No obstante, había algo. Algo extraño que no encajaba.
¿O solo era su excusa a fin de permanecer en el planeta un poco más?
El primer día, cuando el atardecer por fin había comenzado a disolverse en la noche, ella había dicho:
—Estás aquí, no sé por qué. No te comprendo en absoluto. Pero beberemos champán. Abriremos el salón de baile. —Y cuando él esbozó una mueca divertida, añadió—: Venga, haznos ese favor. Hazle ese favor al hotel. Está suspirando por un huésped.
*******
Era cierto, el toque de unos interruptores revivió el hotel, que se acicaló, preparó y enjoyó con luces. En el salón de baile comieron en una vajilla exquisita, cada plato, taza, servilleta y cuchillo estampados o grabados con el blasón del establecimiento. Bebieron en copas y bailaron en el suelo de cristal, las danzas pausadas y sinuosas de moda diez años atrás, mientras la música se derramaba sobre ellos como el agua de una fuente. Sofisticado más allá de la condición social que él mismo se había adjudicado, Jaxon no se sintió incómodo ni perdido ante nada de esto. Medra se convirtió de nuevo en una niña o en una muchacha. Así había transcurrido su juventud física, que había sido feliz hasta… hasta la llegada de los forasteros con sus advertencias, la muerte de la ciudad, la partida de las naves y de todo.

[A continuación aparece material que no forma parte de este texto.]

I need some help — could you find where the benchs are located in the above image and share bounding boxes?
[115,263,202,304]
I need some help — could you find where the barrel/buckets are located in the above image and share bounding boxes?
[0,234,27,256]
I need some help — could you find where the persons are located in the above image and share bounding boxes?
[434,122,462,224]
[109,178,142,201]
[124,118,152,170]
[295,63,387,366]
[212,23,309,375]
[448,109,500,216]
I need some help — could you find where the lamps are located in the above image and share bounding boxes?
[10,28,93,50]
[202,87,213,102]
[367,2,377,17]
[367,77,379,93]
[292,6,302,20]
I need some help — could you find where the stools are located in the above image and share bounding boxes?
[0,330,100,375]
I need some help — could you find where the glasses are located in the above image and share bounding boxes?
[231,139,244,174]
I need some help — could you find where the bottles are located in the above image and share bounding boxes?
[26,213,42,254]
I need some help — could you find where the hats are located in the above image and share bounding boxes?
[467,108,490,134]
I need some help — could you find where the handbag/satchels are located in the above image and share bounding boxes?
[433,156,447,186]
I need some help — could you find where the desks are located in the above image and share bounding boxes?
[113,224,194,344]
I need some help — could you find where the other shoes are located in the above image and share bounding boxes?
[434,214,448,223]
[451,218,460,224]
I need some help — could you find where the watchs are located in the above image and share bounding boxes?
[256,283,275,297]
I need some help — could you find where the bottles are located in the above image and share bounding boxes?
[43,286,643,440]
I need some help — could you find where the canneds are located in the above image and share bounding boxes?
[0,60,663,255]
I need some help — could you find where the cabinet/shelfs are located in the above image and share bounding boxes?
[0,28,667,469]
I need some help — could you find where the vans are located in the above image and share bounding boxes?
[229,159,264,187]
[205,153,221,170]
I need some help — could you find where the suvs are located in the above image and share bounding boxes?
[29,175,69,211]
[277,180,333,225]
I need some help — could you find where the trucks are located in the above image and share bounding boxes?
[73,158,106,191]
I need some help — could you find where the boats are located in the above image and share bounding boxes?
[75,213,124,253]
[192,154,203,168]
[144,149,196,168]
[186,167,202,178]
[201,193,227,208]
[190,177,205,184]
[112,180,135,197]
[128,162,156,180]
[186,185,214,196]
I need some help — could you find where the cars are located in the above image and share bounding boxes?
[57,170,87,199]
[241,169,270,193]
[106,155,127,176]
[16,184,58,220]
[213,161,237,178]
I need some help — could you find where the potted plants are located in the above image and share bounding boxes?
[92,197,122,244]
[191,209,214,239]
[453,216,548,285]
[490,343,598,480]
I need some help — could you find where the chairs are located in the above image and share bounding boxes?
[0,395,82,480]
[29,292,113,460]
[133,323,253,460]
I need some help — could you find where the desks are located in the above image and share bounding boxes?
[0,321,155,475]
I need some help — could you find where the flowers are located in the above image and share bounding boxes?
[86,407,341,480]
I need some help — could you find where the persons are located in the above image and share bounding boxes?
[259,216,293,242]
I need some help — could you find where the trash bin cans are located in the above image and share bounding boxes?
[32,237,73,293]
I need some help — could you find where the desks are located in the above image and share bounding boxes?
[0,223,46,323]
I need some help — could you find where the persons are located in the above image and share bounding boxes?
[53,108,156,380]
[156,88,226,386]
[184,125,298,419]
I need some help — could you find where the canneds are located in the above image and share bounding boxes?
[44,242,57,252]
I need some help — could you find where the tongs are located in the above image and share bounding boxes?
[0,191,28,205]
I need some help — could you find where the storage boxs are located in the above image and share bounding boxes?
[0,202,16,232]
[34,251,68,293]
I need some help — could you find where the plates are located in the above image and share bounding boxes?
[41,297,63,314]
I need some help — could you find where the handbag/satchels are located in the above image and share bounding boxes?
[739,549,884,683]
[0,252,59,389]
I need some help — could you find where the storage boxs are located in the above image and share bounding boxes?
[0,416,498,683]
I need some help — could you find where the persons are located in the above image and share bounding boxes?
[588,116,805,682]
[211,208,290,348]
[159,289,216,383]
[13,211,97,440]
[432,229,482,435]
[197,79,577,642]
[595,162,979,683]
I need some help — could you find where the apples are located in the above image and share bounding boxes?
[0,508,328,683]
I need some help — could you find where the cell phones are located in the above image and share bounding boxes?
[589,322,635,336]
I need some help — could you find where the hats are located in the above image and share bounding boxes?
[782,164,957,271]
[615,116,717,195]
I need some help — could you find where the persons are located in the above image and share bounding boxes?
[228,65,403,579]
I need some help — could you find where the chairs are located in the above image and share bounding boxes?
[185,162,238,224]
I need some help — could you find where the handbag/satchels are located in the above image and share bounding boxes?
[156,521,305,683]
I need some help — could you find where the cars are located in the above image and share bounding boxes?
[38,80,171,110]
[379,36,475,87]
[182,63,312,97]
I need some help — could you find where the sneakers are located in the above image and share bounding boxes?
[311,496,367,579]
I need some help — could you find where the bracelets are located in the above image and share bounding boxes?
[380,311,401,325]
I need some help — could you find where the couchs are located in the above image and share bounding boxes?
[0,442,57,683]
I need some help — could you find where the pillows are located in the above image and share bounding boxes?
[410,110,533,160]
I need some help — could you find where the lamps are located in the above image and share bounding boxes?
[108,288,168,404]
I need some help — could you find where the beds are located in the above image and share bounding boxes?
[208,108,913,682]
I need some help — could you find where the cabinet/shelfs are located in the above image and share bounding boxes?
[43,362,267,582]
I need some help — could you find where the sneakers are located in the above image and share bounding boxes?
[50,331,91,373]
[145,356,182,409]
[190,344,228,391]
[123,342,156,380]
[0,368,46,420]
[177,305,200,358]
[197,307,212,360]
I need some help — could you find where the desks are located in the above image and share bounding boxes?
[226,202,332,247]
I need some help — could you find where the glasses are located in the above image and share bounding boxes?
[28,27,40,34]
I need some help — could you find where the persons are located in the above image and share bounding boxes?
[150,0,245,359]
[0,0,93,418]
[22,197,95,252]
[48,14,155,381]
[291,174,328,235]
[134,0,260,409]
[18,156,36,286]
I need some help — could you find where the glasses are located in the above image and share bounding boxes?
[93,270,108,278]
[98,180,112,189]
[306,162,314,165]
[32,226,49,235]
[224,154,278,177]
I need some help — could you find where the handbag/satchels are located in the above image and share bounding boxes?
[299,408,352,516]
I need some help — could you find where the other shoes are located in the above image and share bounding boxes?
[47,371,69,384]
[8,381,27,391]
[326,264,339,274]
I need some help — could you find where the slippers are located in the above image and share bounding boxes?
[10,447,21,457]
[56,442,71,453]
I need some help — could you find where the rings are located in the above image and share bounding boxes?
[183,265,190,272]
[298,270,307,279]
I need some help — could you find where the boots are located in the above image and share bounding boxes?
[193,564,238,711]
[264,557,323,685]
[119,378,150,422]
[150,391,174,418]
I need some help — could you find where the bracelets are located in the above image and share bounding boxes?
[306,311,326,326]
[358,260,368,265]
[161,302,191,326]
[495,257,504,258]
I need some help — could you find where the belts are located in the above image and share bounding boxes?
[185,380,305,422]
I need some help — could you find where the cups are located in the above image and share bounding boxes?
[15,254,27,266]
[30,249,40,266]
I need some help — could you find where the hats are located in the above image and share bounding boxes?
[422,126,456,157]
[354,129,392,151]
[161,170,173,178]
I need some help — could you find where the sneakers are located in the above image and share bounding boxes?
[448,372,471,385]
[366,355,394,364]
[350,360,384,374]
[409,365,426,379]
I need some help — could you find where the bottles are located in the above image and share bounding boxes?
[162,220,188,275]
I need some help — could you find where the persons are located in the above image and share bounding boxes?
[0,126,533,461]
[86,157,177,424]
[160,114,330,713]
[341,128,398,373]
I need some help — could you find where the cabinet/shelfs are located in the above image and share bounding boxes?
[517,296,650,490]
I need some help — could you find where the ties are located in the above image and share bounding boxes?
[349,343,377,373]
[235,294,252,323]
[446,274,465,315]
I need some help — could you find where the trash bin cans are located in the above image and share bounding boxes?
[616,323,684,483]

Pero ella ya no era una niña. Y, aunque a su manera conservaba la inocencia de una chiquilla, no por eso dejaba de ser una mujer, que bailaba pegada a él, salpicada por lentejuelas de luz. Jaxon estaba más hecho a otro tipo de mujer —dura, experimentada, a veces incluso intelectual—, y a los despreocupados cortejos, retozos y separaciones cantadas en los palacios de licores que frecuentaba en tierra firme y en las colosales naves de pasajeros del espacio profundo. Lo que no significa que solo hubiese conocido mujeres así. En una o dos ocasiones había tenido aventuras amorosas —es decir, aventuras con amor—. Y Medra, cuya inteligencia y dulzura estaban despertando gracias al estímulo de esta proximidad… él no era inmune a todo esto. Ni tampoco al hecho manifiesto de que, empujada por una especie de sagacidad atávica, ella había confiado en él, al no poder hacer otra cosa.
En cuanto a Medra… Ella se enamoró de él a primera vista. Era inevitable, y ella, que no tenía un pelo de tonta y reconoció el lugar común y la verdad subyacente al mismo, lo aceptó.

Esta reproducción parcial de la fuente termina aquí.